-- START OF SUPPLIED MATERIAL --

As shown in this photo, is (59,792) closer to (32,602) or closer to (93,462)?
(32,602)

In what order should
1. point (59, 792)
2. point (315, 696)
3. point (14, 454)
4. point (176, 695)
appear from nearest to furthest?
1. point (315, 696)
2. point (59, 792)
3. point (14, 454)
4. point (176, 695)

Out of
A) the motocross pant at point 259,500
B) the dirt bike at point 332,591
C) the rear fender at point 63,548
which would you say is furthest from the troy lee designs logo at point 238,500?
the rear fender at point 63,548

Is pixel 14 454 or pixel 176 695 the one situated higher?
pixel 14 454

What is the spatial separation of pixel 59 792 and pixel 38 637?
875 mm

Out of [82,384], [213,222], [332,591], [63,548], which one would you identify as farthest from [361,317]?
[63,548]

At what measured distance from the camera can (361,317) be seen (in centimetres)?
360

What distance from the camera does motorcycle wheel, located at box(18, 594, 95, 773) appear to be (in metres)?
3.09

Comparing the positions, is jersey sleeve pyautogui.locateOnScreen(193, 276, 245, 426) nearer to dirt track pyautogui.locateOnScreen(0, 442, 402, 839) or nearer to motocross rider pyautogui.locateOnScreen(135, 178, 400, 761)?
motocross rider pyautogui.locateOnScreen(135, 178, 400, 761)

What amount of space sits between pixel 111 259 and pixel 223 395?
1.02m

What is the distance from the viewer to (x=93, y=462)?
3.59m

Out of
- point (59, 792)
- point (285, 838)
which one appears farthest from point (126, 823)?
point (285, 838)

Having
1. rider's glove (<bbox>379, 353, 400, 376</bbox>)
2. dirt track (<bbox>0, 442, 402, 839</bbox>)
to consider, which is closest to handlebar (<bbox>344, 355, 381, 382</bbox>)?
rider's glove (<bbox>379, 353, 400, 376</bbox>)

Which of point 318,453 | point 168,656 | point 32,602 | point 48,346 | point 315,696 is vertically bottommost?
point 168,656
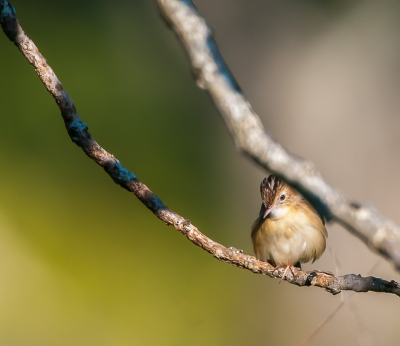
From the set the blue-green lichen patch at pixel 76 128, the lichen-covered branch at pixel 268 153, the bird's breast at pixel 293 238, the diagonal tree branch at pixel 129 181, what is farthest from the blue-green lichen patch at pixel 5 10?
the bird's breast at pixel 293 238

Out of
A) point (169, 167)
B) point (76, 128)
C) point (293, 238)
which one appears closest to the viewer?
point (76, 128)

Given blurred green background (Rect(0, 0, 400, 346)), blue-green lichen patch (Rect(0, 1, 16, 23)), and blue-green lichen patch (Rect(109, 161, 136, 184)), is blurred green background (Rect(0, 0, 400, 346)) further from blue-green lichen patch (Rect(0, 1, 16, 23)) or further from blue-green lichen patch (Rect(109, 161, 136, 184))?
blue-green lichen patch (Rect(0, 1, 16, 23))

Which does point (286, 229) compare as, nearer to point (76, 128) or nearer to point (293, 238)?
point (293, 238)

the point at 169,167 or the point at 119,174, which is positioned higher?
the point at 169,167

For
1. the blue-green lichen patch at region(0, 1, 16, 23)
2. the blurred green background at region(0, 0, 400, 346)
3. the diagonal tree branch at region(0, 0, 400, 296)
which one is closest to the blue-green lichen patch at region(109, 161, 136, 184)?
the diagonal tree branch at region(0, 0, 400, 296)

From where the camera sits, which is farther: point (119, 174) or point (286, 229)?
point (286, 229)

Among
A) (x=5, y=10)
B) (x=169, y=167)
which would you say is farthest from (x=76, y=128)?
(x=169, y=167)

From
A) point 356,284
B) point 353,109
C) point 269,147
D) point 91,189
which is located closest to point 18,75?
point 91,189

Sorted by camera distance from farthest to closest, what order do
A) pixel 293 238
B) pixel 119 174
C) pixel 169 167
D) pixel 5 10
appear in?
1. pixel 169 167
2. pixel 293 238
3. pixel 119 174
4. pixel 5 10
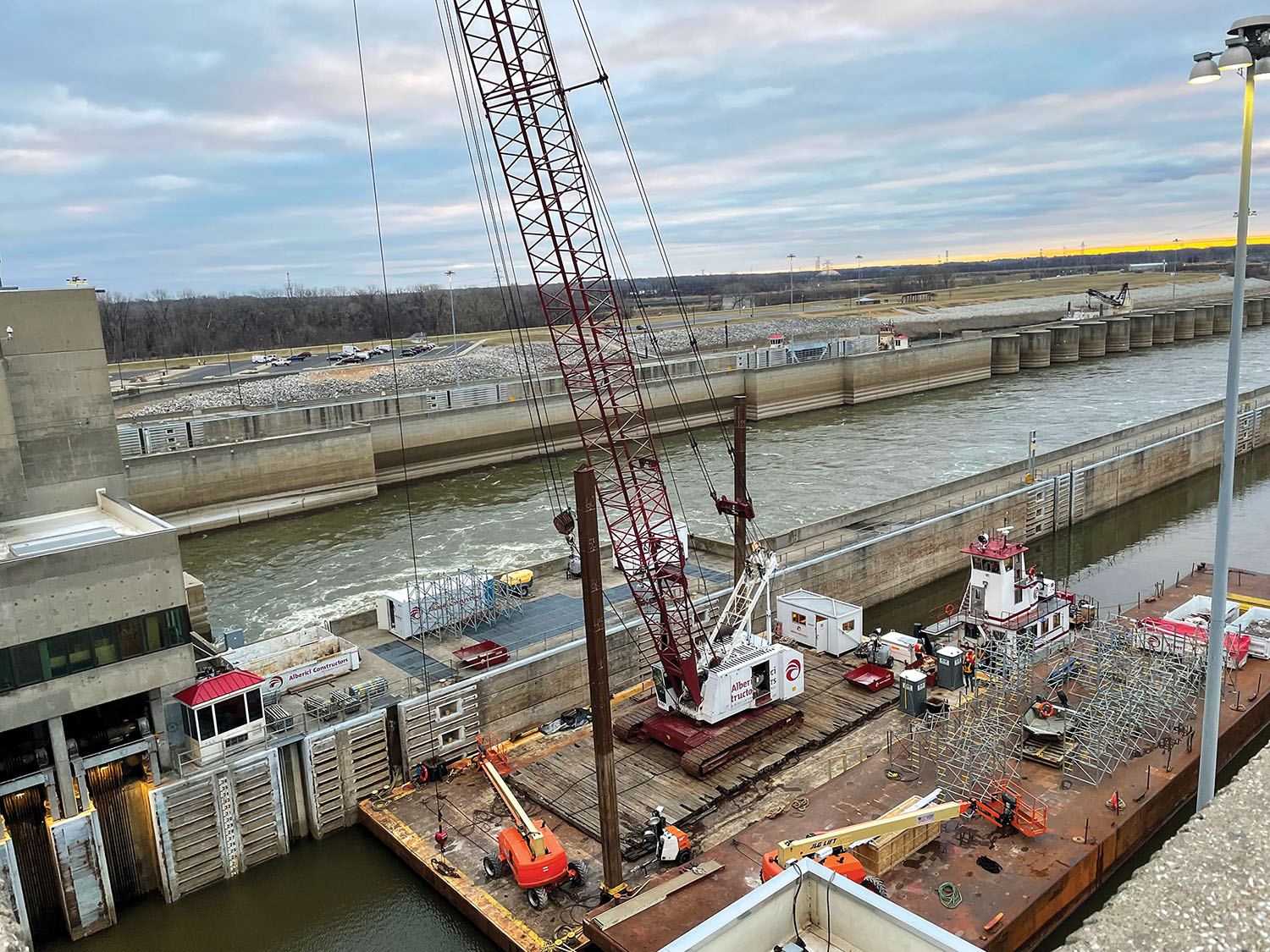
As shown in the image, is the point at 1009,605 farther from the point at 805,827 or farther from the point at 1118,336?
the point at 1118,336

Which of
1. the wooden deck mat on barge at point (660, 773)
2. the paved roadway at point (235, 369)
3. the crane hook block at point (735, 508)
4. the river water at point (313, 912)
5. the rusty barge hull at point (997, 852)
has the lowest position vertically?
the river water at point (313, 912)

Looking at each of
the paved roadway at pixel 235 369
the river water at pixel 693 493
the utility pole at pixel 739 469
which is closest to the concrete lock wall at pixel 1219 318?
the river water at pixel 693 493

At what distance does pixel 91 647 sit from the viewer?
17.6 metres

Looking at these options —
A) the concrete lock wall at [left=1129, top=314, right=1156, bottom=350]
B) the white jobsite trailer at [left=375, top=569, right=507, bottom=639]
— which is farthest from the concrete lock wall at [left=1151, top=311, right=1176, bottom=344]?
the white jobsite trailer at [left=375, top=569, right=507, bottom=639]

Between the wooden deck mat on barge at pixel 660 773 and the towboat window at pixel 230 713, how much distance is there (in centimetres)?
631

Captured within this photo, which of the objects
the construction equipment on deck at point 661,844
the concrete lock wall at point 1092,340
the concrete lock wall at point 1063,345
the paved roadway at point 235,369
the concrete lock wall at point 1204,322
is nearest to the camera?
the construction equipment on deck at point 661,844

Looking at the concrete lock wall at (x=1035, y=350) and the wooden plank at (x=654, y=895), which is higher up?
the concrete lock wall at (x=1035, y=350)

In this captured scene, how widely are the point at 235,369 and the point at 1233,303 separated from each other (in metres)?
99.6

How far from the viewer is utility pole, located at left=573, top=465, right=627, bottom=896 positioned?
15688 mm

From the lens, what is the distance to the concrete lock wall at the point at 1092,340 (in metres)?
105

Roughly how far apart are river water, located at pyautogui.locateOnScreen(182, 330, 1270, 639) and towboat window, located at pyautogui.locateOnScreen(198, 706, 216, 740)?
13.7 m

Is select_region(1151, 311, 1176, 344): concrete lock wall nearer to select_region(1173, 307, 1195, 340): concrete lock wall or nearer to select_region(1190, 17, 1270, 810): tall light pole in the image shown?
select_region(1173, 307, 1195, 340): concrete lock wall

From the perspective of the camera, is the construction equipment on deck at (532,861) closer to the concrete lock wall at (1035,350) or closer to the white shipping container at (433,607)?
the white shipping container at (433,607)

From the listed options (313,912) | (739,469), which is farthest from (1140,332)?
(313,912)
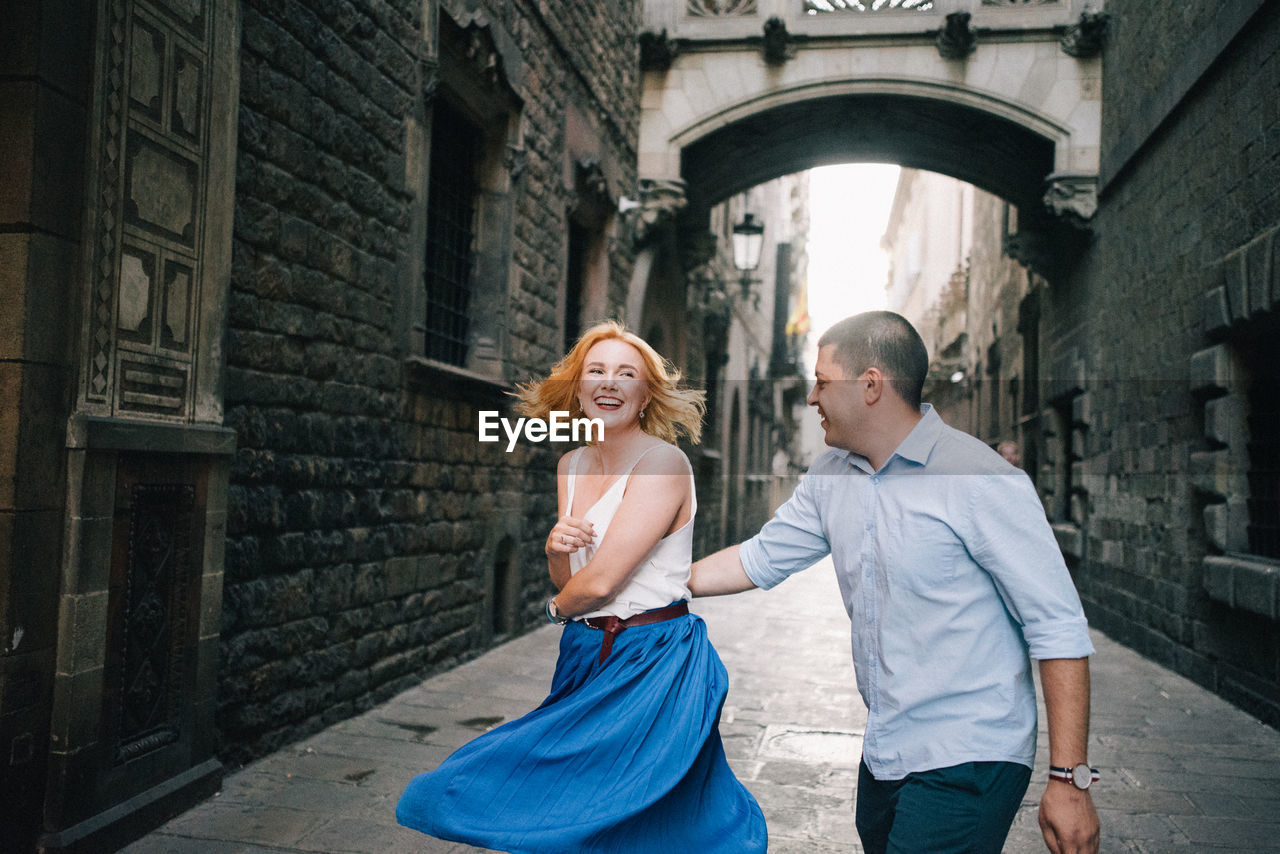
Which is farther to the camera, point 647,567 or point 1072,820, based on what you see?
point 647,567

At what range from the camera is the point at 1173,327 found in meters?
7.71

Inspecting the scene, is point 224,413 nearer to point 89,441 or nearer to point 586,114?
point 89,441

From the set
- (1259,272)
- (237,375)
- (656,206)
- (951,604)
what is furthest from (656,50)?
(951,604)

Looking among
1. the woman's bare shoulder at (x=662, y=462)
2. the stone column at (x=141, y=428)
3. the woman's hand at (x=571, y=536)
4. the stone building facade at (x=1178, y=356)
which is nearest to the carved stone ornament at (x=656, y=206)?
the stone building facade at (x=1178, y=356)

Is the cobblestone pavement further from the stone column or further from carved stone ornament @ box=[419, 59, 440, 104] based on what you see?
carved stone ornament @ box=[419, 59, 440, 104]

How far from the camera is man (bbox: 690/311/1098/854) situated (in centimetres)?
185

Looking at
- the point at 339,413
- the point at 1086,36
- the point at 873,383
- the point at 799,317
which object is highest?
the point at 799,317

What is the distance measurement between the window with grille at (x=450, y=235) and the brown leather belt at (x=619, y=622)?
475cm

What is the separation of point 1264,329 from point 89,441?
6127 mm

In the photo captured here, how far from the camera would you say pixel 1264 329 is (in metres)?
6.04

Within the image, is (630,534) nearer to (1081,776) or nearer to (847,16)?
(1081,776)

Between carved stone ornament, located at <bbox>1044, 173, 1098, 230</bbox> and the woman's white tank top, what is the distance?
9.32 meters

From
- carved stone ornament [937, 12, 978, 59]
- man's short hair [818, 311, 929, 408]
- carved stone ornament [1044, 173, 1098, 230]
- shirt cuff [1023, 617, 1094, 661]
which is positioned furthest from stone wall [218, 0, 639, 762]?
carved stone ornament [1044, 173, 1098, 230]

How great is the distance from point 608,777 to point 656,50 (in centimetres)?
1052
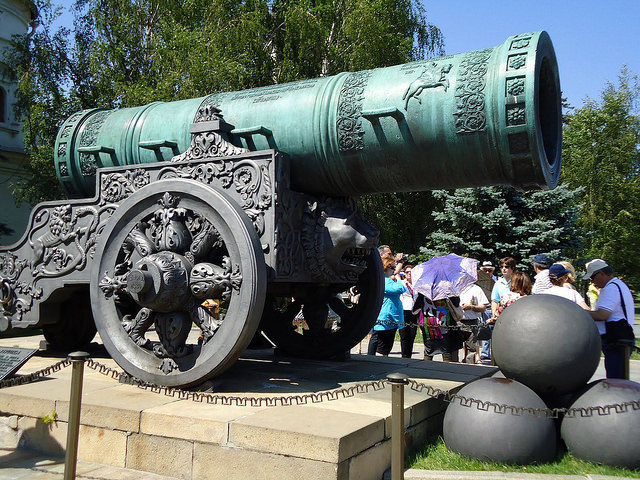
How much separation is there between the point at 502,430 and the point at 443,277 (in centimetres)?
434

-- END OF SUPPLIED MATERIAL --

TO DO => Starting with the line that contains "Within the image, is", reproduce every line down to the end of the listing above, both endpoints included. Pictures stay out.

EXERCISE RESPONSE =>
Within the image, is (630,534) nearer to (1081,776) or nearer to (847,16)?
(1081,776)

Between carved stone ornament, located at <bbox>1044, 173, 1098, 230</bbox> and the woman's white tank top, what is the distance?
9.32 meters

From
- carved stone ornament [937, 12, 978, 59]
- man's short hair [818, 311, 929, 408]
- carved stone ornament [1044, 173, 1098, 230]
- shirt cuff [1023, 617, 1094, 661]
which is positioned furthest from stone wall [218, 0, 639, 762]?
carved stone ornament [1044, 173, 1098, 230]

How great is the distance from point 608,777 to point 656,50 (in centimetres)?
1052
How much separation is there between the point at 502,430 and the point at 443,277 (in centimetres)?
434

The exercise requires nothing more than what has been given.